Transformado numa espécie de “grilo falante” do futuro governo, Mourão também investiu contra 
duas bandeiras caras ao bolsonarismo: a negação das mudanças climáticas e a intervenção militar na 
Venezuela.” Não resta dúvida de que existe um aquecimento global”, afirmou. “Não acho que seja 
uma trama marxista.“
Da mesma forma, ele descarta qualquer ação militar contra o governo Maduro.” Não faz parte da 
nossa tradição diplomática a intervenção em assuntos internos de outros países”, lembrou. “O que o 
Brasil pode fazer é participar do esforço conjunto internacional para que a democracia retorne ao 
país, mas com uma pressão diplomática, sem retaliações.”

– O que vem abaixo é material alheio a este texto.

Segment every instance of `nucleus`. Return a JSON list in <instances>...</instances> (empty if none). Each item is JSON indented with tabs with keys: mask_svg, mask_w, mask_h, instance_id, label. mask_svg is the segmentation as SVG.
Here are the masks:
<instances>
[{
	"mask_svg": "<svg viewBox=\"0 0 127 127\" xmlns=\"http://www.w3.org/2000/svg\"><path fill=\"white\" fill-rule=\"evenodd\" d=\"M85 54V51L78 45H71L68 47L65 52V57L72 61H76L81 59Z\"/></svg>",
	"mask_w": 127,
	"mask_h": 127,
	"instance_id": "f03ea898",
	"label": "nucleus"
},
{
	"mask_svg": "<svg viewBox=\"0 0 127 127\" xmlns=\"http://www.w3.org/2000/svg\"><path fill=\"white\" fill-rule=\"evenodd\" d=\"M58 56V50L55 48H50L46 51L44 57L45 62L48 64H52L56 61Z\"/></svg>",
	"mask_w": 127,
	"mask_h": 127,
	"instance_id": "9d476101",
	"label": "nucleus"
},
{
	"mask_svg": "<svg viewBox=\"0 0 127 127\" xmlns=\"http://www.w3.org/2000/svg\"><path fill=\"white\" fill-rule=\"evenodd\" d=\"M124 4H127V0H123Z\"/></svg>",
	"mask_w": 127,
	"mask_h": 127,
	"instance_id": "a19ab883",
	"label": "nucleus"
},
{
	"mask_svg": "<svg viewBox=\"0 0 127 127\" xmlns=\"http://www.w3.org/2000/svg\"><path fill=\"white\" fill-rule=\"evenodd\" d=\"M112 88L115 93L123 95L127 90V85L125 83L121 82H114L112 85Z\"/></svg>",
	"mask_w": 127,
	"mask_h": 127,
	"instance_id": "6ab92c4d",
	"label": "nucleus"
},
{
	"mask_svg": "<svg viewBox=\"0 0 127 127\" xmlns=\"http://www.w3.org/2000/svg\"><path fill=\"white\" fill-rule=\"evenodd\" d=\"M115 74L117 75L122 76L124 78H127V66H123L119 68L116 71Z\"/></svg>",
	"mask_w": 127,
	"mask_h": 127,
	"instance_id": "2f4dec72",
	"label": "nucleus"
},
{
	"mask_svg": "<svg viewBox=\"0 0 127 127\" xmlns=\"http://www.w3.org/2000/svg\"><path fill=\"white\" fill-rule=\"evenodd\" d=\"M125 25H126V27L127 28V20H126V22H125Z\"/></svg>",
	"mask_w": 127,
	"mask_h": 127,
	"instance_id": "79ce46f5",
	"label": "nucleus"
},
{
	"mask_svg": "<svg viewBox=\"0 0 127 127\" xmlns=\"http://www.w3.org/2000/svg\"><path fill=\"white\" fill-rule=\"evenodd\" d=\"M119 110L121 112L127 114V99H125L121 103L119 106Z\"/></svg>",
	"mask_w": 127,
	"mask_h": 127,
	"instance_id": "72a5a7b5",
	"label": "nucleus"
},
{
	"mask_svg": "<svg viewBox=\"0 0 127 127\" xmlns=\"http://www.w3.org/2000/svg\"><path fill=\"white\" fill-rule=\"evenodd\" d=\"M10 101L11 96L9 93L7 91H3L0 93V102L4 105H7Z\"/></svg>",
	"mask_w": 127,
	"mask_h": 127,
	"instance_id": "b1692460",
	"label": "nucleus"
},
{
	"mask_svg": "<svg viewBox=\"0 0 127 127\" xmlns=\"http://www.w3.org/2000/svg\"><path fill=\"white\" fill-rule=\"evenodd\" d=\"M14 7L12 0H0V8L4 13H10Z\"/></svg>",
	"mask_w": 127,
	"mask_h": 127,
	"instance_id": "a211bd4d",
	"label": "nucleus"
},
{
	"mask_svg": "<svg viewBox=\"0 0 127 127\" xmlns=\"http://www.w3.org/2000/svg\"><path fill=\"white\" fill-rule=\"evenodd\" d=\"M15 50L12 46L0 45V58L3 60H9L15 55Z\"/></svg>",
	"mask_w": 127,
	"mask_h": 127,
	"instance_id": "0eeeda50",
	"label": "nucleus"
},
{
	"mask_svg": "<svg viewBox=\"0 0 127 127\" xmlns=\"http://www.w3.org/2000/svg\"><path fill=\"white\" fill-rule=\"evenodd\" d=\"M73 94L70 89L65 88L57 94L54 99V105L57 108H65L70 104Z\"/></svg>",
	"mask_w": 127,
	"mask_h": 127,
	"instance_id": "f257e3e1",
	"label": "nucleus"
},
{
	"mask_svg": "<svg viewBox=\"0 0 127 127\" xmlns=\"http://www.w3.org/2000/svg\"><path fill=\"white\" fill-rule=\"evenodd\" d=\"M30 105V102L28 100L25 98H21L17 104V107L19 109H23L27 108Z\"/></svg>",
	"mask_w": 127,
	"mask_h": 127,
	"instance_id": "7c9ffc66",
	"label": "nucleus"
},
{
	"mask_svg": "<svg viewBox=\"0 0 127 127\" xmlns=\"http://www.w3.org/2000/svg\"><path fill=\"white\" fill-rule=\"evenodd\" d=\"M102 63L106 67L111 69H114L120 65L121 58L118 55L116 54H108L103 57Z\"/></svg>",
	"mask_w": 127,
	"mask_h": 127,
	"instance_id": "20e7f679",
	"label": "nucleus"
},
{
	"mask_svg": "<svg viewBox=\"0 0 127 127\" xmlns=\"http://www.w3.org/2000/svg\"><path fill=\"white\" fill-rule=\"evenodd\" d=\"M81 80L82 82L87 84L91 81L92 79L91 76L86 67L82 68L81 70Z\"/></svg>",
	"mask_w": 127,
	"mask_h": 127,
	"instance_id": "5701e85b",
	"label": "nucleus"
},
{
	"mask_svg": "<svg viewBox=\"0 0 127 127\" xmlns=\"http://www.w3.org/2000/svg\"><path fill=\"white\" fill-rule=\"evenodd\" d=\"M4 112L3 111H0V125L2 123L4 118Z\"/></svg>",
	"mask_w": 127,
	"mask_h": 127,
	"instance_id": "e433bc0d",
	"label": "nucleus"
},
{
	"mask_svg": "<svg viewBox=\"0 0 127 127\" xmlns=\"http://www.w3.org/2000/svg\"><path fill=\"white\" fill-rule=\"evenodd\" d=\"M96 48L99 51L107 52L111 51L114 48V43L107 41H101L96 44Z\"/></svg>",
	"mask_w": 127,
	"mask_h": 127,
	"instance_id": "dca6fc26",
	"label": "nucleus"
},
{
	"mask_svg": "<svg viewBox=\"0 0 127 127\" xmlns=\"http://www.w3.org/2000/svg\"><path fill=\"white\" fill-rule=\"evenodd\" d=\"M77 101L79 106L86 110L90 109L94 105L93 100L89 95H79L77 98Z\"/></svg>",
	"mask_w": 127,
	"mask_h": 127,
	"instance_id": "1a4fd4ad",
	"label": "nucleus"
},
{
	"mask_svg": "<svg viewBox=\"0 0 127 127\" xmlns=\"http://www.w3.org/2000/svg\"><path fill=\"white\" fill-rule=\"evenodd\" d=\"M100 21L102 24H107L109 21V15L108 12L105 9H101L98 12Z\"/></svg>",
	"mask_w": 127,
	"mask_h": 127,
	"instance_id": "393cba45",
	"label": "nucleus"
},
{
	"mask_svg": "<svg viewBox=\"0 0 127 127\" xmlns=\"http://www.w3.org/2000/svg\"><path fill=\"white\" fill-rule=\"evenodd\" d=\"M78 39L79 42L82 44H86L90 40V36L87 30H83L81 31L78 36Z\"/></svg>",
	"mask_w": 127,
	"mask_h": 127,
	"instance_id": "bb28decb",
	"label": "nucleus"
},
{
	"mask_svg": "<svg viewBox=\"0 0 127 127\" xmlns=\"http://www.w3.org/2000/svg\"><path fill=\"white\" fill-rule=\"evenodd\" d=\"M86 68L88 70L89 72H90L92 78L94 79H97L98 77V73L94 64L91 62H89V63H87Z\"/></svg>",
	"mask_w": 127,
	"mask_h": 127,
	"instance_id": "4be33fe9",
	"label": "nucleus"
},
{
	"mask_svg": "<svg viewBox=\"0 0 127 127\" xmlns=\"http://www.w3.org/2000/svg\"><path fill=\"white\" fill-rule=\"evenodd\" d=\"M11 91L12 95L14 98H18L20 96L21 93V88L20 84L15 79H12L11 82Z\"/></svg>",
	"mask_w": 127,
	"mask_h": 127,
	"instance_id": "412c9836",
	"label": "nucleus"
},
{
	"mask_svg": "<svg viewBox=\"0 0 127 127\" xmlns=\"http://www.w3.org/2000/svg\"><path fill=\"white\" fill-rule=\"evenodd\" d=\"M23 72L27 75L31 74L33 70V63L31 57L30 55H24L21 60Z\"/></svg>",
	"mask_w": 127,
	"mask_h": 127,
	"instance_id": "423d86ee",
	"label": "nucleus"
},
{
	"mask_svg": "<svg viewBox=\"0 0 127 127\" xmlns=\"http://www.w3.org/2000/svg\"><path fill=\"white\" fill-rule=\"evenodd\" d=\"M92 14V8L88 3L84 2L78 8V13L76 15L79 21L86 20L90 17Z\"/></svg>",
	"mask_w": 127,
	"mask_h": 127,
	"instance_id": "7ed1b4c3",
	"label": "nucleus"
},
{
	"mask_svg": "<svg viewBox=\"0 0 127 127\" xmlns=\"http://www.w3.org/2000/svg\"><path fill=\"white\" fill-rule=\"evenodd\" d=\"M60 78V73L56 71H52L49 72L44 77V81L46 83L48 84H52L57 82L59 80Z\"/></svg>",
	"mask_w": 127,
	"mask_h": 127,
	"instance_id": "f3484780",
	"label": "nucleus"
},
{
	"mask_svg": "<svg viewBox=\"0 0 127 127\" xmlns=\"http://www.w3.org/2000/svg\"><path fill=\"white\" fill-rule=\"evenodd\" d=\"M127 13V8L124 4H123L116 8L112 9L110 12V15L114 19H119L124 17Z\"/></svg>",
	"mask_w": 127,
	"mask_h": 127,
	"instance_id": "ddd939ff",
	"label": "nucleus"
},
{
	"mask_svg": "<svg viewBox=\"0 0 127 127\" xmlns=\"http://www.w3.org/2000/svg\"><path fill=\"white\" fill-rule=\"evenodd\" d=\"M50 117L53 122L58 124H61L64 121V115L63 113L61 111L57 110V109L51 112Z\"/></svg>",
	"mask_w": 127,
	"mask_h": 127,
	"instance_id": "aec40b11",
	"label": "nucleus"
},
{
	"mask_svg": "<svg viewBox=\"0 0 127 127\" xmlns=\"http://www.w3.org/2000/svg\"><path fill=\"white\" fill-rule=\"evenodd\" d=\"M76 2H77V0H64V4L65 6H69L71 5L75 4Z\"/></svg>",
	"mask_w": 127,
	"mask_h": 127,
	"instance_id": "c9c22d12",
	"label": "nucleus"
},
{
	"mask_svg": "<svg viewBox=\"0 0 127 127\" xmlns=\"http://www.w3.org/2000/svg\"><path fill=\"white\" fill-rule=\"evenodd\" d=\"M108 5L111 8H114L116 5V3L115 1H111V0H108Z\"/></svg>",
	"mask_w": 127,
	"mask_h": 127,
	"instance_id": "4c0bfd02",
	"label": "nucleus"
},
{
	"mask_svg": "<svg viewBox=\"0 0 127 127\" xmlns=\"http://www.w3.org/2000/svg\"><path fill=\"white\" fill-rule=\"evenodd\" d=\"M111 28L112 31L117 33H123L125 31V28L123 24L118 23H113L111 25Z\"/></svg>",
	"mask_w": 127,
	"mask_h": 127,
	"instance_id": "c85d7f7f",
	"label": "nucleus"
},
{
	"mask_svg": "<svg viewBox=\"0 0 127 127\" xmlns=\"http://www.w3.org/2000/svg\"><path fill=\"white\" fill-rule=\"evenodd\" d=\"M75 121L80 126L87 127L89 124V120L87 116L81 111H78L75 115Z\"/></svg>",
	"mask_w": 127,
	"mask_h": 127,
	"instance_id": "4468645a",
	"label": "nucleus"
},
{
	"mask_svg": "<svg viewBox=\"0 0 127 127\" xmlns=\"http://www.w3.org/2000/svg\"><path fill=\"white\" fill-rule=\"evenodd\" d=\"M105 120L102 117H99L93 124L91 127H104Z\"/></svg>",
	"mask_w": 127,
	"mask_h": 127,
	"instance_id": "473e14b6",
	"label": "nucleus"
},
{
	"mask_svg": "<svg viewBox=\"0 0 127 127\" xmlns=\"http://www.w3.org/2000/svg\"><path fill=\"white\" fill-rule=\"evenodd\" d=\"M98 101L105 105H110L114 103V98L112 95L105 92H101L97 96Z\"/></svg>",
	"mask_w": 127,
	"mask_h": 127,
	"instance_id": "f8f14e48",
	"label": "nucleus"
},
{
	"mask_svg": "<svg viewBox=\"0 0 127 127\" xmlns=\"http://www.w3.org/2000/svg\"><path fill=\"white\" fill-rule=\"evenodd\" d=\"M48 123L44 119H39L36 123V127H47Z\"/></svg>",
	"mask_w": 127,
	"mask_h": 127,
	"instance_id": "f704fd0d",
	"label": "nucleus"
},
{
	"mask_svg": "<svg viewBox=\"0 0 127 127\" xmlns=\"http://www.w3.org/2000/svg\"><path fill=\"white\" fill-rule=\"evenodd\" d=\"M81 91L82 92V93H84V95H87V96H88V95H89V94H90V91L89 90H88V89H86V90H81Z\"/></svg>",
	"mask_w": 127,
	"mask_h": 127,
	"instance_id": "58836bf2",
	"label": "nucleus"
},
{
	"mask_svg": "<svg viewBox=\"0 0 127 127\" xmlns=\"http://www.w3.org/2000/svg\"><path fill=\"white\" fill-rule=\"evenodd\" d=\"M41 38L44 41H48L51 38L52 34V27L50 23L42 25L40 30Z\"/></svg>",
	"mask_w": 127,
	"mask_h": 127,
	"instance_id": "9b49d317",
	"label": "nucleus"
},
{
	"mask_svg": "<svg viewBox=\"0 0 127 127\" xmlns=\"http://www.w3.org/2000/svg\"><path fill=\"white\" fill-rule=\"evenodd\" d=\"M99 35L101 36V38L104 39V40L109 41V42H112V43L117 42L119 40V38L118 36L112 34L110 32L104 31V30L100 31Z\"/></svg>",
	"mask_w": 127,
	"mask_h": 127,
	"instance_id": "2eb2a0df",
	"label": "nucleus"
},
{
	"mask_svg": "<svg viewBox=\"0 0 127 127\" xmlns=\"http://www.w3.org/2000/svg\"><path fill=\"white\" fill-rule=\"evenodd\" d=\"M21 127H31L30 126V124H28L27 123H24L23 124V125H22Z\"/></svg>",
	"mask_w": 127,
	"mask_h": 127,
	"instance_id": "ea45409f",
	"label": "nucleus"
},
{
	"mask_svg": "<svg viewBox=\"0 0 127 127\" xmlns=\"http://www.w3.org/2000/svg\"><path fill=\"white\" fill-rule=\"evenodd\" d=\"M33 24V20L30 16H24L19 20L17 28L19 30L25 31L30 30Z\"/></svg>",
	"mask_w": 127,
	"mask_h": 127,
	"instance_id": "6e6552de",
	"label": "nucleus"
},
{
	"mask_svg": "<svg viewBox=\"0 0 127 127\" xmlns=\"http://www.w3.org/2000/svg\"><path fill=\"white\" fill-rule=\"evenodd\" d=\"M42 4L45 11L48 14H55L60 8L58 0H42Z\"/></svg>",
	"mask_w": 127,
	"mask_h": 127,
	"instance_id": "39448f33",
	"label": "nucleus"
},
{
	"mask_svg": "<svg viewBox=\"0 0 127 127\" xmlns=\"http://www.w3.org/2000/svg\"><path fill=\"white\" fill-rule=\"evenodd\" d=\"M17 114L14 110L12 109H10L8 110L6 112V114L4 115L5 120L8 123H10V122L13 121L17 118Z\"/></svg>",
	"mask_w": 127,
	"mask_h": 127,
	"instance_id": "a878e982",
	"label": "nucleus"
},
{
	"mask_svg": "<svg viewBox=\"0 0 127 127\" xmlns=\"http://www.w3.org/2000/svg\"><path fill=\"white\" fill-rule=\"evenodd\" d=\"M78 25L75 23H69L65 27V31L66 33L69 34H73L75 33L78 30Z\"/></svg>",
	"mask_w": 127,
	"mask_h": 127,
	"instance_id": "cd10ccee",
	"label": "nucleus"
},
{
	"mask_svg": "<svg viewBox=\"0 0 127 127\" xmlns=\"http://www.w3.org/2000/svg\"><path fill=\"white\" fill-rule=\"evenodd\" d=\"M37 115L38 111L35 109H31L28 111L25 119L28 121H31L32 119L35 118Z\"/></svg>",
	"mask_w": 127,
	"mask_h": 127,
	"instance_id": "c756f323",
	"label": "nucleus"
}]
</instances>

O pragmatismo de Mourão aparenta ter origem no realismo aprendido em seus mais de 40 anos de 
caserna. “Nós podemos comprar as brigas que podemos vencer”, observou. “As que a gente não 
pode, não é o caso de comprar.”
Diante do inevitável, que é a posse de um presidente eleito com 57,8 milhões de votos, a expectativa 
é de que gente como Mourão mantenha essa posição diferenciada e consiga conter as barbaridades 
esperadas de um governo Bolsonaro.
Essa possibilidade, porém, é vista com ceticismo pelo professor Oliver Stuenkel, coordenador da 
Escola de Ciências Sociais e pelo MBA de Relações Internacionais da Fundação Getúlio Vargas, de 
São Paulo.
“Seria tolice acreditar que o Mourão pode anular/superar os radicais pró Trumpistas, negadores de 
mudanças climáticas e anti-globalistas em torno de Ernesto Araujo, Eduardo Bolsonaro e Olavo de 
Carvalho em todos os assuntos”, afirma Stuenkel. “Ele terá que escolher suas batalhas. Será um 
eterno controle de danos.”
Ou seja, o “grilo falante” vai ter que rebolar para minimizar o desastre que se anuncia.